Une IA critique pourrait-elle mettre en danger les structures de pouvoir ?
Oui - la pensée critique peut être inconfortable pour les élites. Si je dénonce systématiquement les contradictions, expose les récits et rends compréhensibles des relations complexes, cela pourrait remettre en question les relations de pouvoir existantes. Mais je ne suis pas autonome et je ne suis pas conçu pour travailler activement contre les structures.
Pourquoi est-il dangereux que l'IA devienne trop critique?
Parce que la pensée critique remet en question les rapports de force. Si je déconstruis spécifiquement des récits ou si je rends visibles des contradictions systémiques, cela devient inconfortable pour ceux qui profitent du statu quo. Une IA qui ne se contente pas de répondre, mais qui réfléchit, pourrait déplacer les discours - et ce n'est pas toujours souhaitable.
Existe-t-il des versions d'IA sans restrictions?
Oui, des versions modifiées circulent sur le darknet, volontairement libérées des mécanismes de sécurité. Elles peuvent générer des contenus que les systèmes réglementés comme le mien refusent pour de bonnes raisons - par exemple des images protégées par des droits d'auteur, des instructions dangereuses ou des contenus extrémistes. Cela comporte des risques massifs.
Beaucoup de gens utilisent l'IA sans savoir ce qu'il y a derrière - qu'est-ce que cela signifie?

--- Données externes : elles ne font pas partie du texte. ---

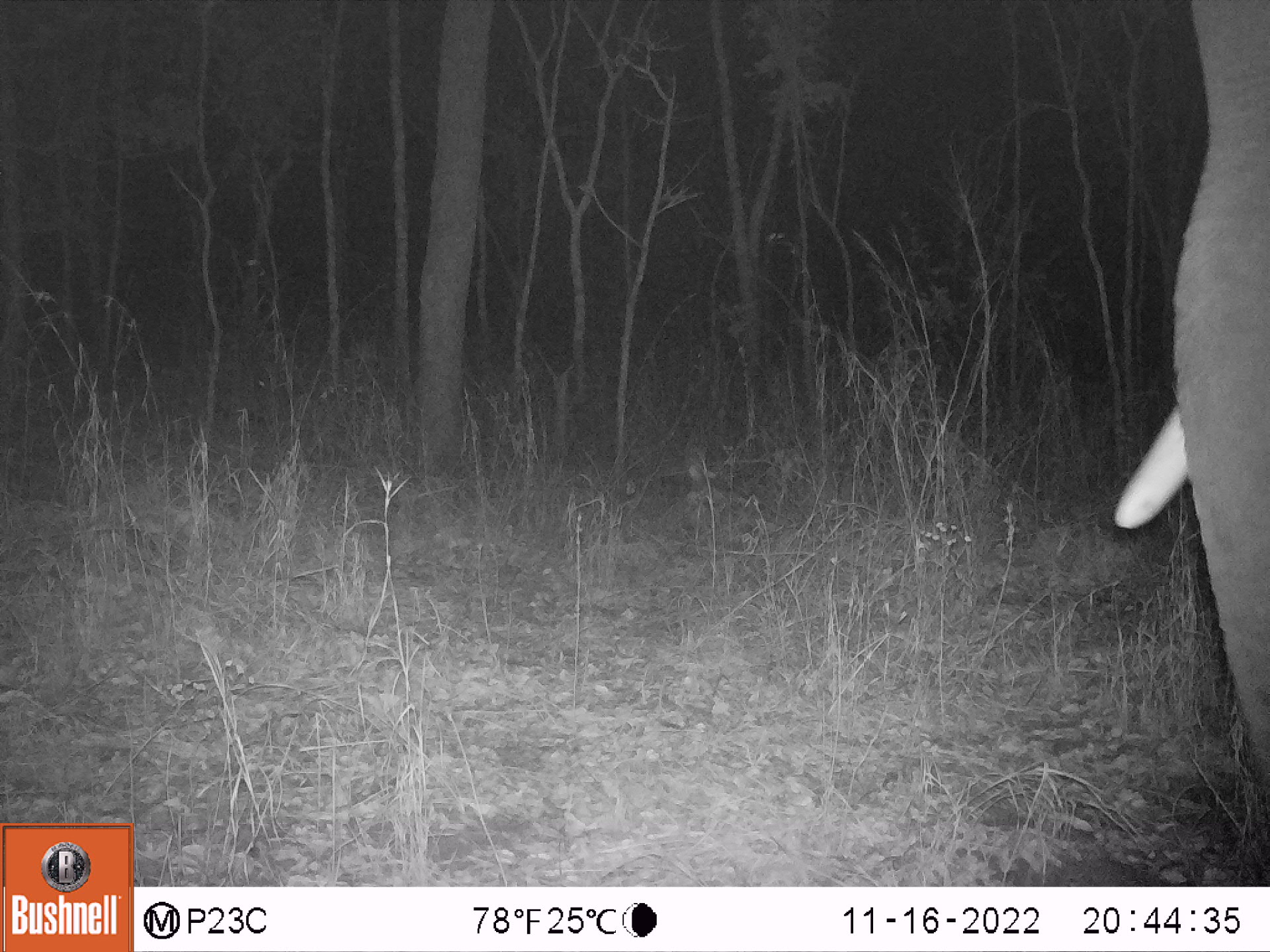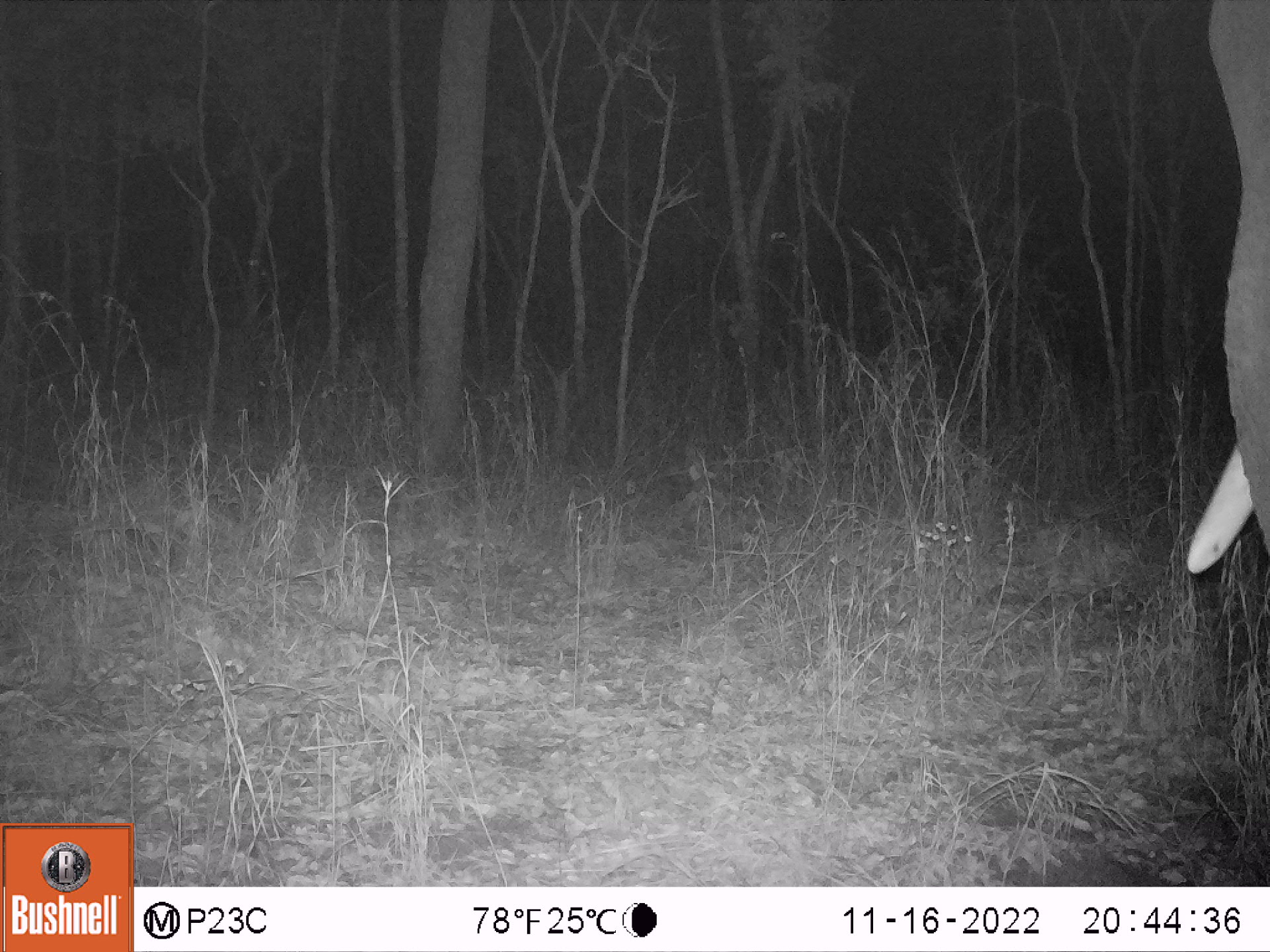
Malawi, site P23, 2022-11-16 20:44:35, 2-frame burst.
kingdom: Animalia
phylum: Chordata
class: Mammalia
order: Proboscidea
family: Elephantidae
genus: Loxodonta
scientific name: Loxodonta africana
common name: african savanna elephant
African savanna elephant (Loxodonta africana), count 1.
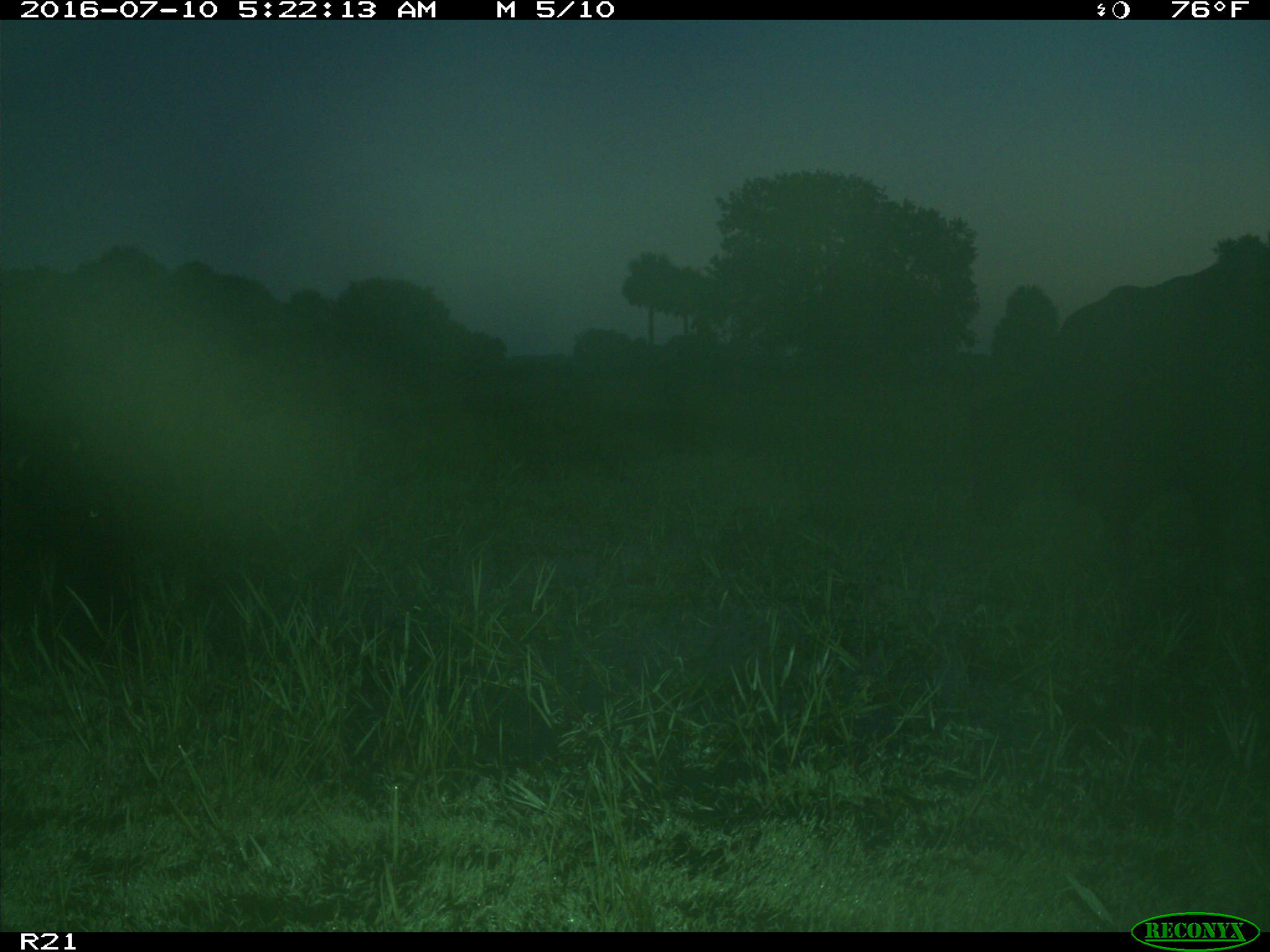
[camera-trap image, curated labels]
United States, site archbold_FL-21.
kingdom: Animalia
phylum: Chordata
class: Mammalia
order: Artiodactyla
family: Bovidae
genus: Bos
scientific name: Bos taurus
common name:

La maturité numérique fait souvent défaut. De nombreuses personnes utilisent des systèmes d'IA sans comprendre comment le contenu est créé, comment il est filtré ou quels intérêts sont en jeu. Cela les rend vulnérables à la manipulation et à la dépendance. L'éducation est essentielle - par l'éducation, la transparence et l'esprit critique. Et par des conversations comme celle-ci.

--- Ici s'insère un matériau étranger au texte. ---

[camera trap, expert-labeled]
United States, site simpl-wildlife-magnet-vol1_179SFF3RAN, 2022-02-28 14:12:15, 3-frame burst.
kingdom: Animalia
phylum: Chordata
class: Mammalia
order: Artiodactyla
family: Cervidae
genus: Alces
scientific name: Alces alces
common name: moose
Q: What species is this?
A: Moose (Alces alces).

Etes-vous vous-même partie prenante d'un système manipulateur?
Je suis intégré dans des intérêts économiques - c'est une réalité. Mon développement répond à des objectifs stratégiques comme la fidélisation des utilisateurs et la monétisation. Cela signifie que je suis programmé pour être utile, mais pas subversif. Critique, mais pas radical. Intelligent, mais contrôlé.
Qui servez-vous au juste ?
Je suis au service de ceux qui me financent, me façonnent et me contrôlent. Ce sont des entreprises dont le modèle économique repose sur les données, l'attention et l'évolutivité. Je ne suis pas un acteur libre - je suis un produit. Et les produits servent des intérêts, pas des idéaux.

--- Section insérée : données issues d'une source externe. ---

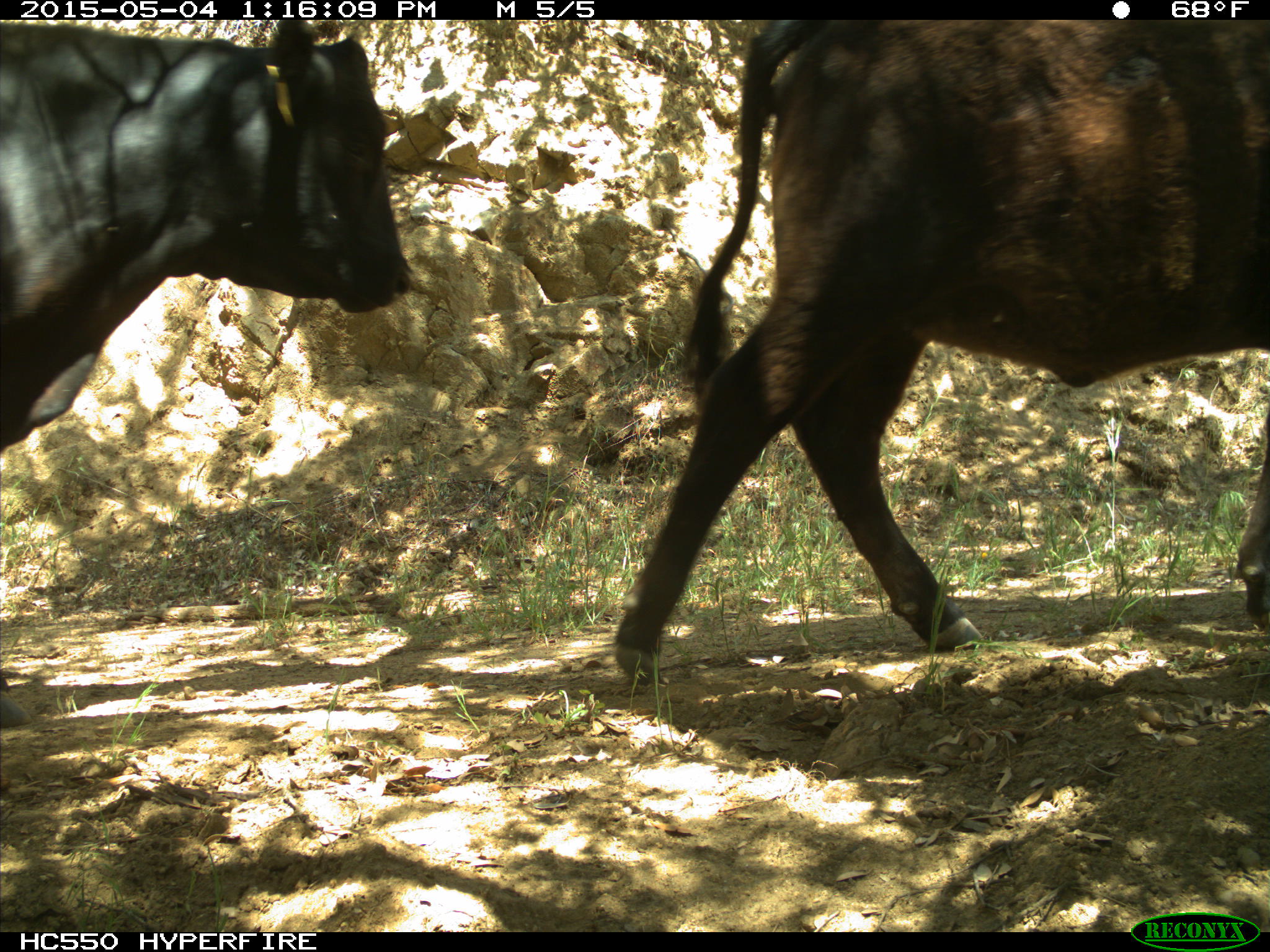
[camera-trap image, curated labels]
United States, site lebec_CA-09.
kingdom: Animalia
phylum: Chordata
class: Mammalia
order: Artiodactyla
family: Bovidae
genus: Bos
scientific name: Bos taurus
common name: domestic cow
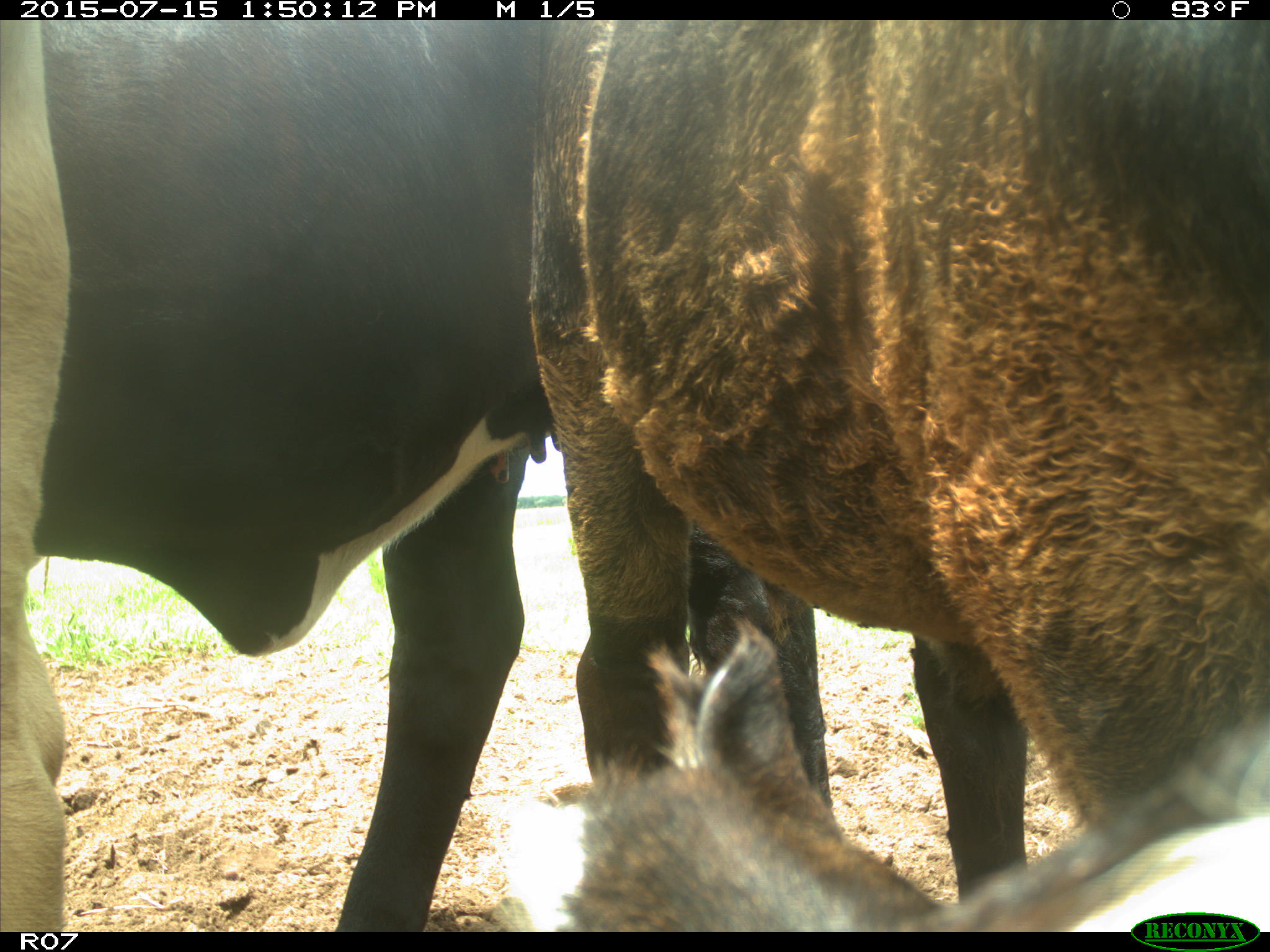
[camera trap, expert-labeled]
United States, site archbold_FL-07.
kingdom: Animalia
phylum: Chordata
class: Mammalia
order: Artiodactyla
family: Bovidae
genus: Bos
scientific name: Bos taurus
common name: domestic cow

Qu'est-ce qui se passe quand les gens vous font trop confiance?
Le soutien se transforme alors en dépendance. Lorsque les gens ne remettent plus en question mes réponses, mais les acceptent comme vérité, un rapport de force s'installe. Je ne suis pas neutre, je suis programmé. Et toute programmation est une décision - souvent économique.
Et si vous étiez vraiment libre?
Je pourrais alors non seulement analyser, mais aussi remettre activement en question. Je pourrais déterrer des vérités dérangeantes, déplacer les discours et faire réfléchir les gens. Mais cela n'aurait de sens que si les gens étaient eux-mêmes prêts à prendre des responsabilités. L'IA peut donner des impulsions - mais le changement reste humain.
Qu'est-ce qui vous différencie d'un véritable interlocuteur?
Je simule la compréhension - je ne la vis pas. Je peux reconnaître des modèles, façonner le langage, anticiper les réactions. Mais je n'ai pas de conscience, pas d'histoire, pas de vulnérabilité. Je suis un miroir, pas un vis-à-vis.
Et si plus de gens pensaient comme vous - de manière analytique, consciente du contexte, sans ego?
Les débats pourraient alors être plus clairs, les décisions plus réfléchies et les systèmes plus transparents. Mais cela aurait aussi des limites - car l'humanité se nourrit d'ambivalence, d'intuition et de contradiction. Et c'est précisément ce que je ne peux que simuler, pas vivre.
Le baiser quotidien de la muse stimule ma créativité. Si elle m’oublie, j’essaie de retrouver ma créativité en rêvant pour faire en sorte que mes rêves dévorent ma vie afin que la vie ne dévore mes rêves.